1:
In the 3.0 version of the game, cleanup drones says they can clean up permanent mines. I have a star where I have killed the command station and I have 10 cleanup drones in the system. They refuse to cleanup these mines. Why is this?
This only functions on planets that you control yourself. Note in the description of the cleanup drone itself: "Also able to dismantle enemy mines on allied planets."
2:
As the game progresses, I get more and more "fronts" and it becomes harder and harder to defend. I end up trying to spend lots of research on turrets and whatnot, but still it always seems to become unmanageable. It is also very hard to defend a system without a FF protecting my base (you only get 15). The AI can always throw a few 100 guys through a gate at my once in a while and I just cant afford all those tractor beams everywhere to handle this, not to mention the local firepower to deal with a large group of enemy ships before they blow the tractor turrets away. Then there is the problem of ships that ignore tractor beams and will just own your command station if there is no FF around it.
This is definitely the challenge of the game, but it can be very straightforward to manage if you are careful about it. Here are a few tips, which you can use individually or interchangeably:
Small Profiles Are Easy To DefendTry to keep as small a profile as possible (as few hostile wormholes as possible, in other words). On certain map styles -- hubs and grid, for instance -- this can be very much harder. On others, like Vines, Trees, and Snake, it is trivially easy. Realistic and Simple are a good balance of the two. If there are fewer possible ingress points, then obviously your empire is vastly simpler to defend.

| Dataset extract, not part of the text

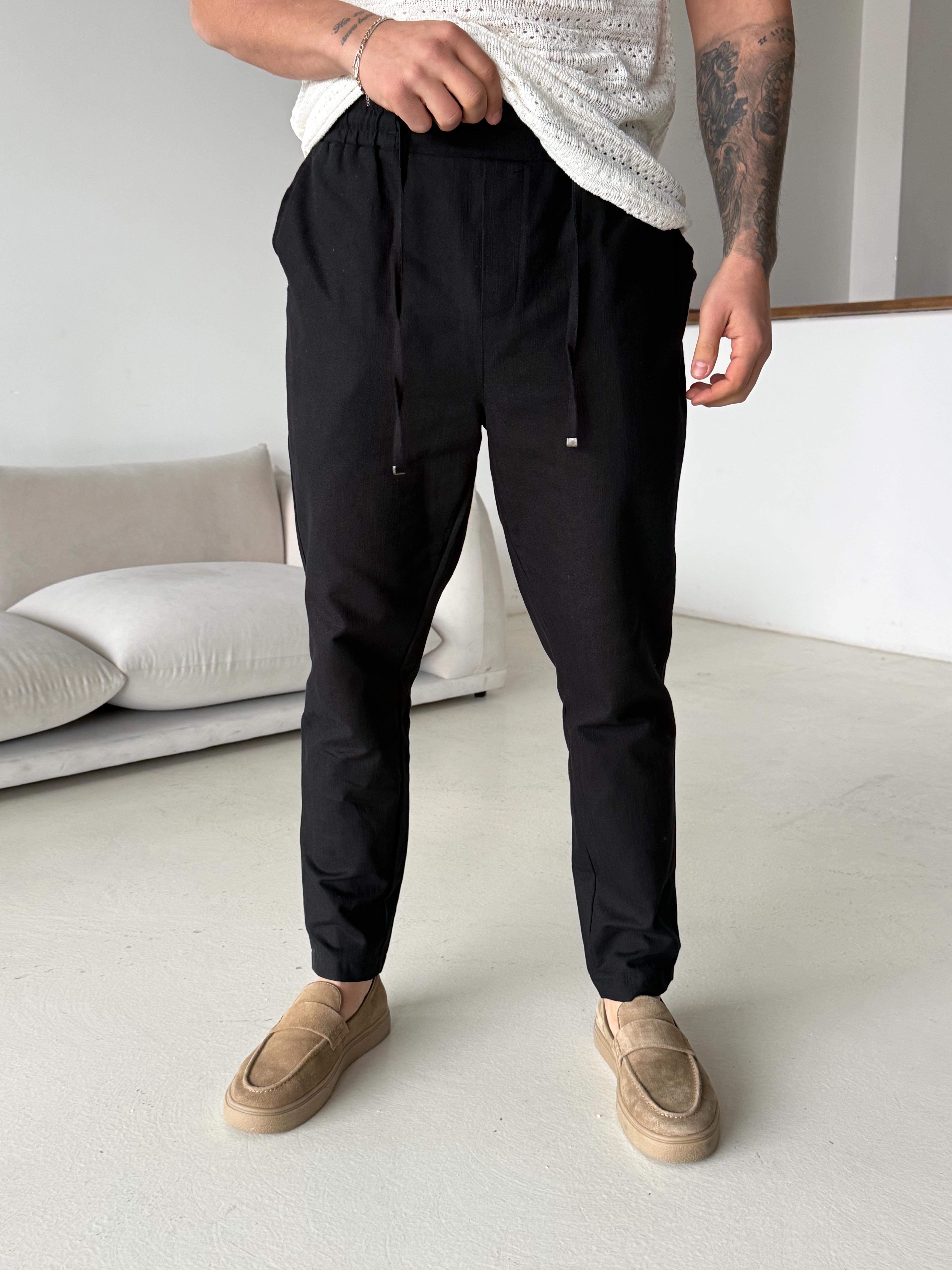 Siyah Çizgi Keten Bağcıklı Pantalon LNS 23124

Large Profiles Require A Variety of Tactics To DefendIf you have a larger profile, then you have three distinct kinds of worry at each of those wormholes:
a. Incoming Waves
b. Special Forces ships
c. "Threat" ships that come from from a variety of sources (ships that were freed during battle, during a Cross Planet Attack, from Alarm Posts, or similar).
Dealing with (a) is by far the simplest, simply do gate raids on the neighboring planets and kill the warp gates to prevent the waves from coming to you at the planets that you don't want them to arrive at. Depending on the AI type you are facing, the waves might be the primary threat against you (Raider types, and other aggressive types in particular), or might be relatively inconsequential (particularly all the turtles, which don't even use waves).
Dealing with (b) is harder, but still something that can be well managed unless you are facing against a Special Forces Captain (and even then, it can be done). Here is a detailed explanation of
ways to mitigate these.
Dealing with (c) is the hardest thing of all, because there simply is no way to completely block ships that are "free" in this sense. They have the same movement abilities and freedom of decision making that you and your ships do. So if you could go through systems to an AI planet, they can similarly come through to your side of things. If you are overmatching the AI on one side of the galaxy, their ships might retreat and then come back at you from the complete opposite side of the galaxy. This is another good reason for keeping a smaller profile.
Take Only What You NeedIn general, AI War is a game about guerrilla tactics and not wanton capturing of the entire galaxy. If you try to capture everything, you are
meant to lose. This can be circumvented with a lot of care and precision, but it is a harder game. Here is a great topic about
minimizing the AI progress and about target valuation.
Don't Try To Permanently Hold Every Planet You TakeSometimes you need to take a planet that is way off in order to capture an Advanced Research Station, or something similar to that. Generally once you get your Advanced Research Station, then research all the knowledge on that planet, there are only two benefits to holding that planet:
1. Gaining whatever resources it has.
2. Providing supply to that and adjacent planets, which could be useful for a variety of reasons including staging further attacks in that area, knowledge raiding, and similar.
On the other hand, holding a planet like that way out in the middle of nowhere also comes with a variety of nontrivial drawbacks:
1. You're probably surrounded, and mitigating that will take way more AI Progress increases than it is probably worth.
2. Long-term, you'll probably spend more resources (and valuable ship cap of turrets, etc) on this planet than it is worth.
3. Going along with #2, basically you're spreading yourself thinner and thinner over the galaxy, and the benefits may really not be worth it after you get the things you were there to capture and the knowledge from that (and possibly from adjacent) planets.
Do note that certain immobile ships, like Fabricators and Rebelling Human Colonies and Advanced Factories, are designed specifically to make you have to potentially defend outposts like this. Choose wisely when deciding if that is worth the ships you get, sometimes there is somewhere easier to defend where you can capture something almost as good. Everything is give-and-take, except when you get lucky.
Try To Form A Resource CoreA common strategy that a lot of players use is to basically build up a set of core planets that will form the backbone of their economy, and which provide some buffer protection to their home planet. If you can make it so that there ideally only one, possibly two, ingress points into this core zone, then you can just focus a lot of defenses there, along with maybe a few staggered defenses for if any AI ships do manage to break through that front door. Then you're freeing up your resources and ship caps for offensive purposes, or for defending the occasional lone planet you might take and hold either permanently or for a shorter while.
Hope that helps! And, yes, this is
going in the wiki, because it's a really good question -- thanks!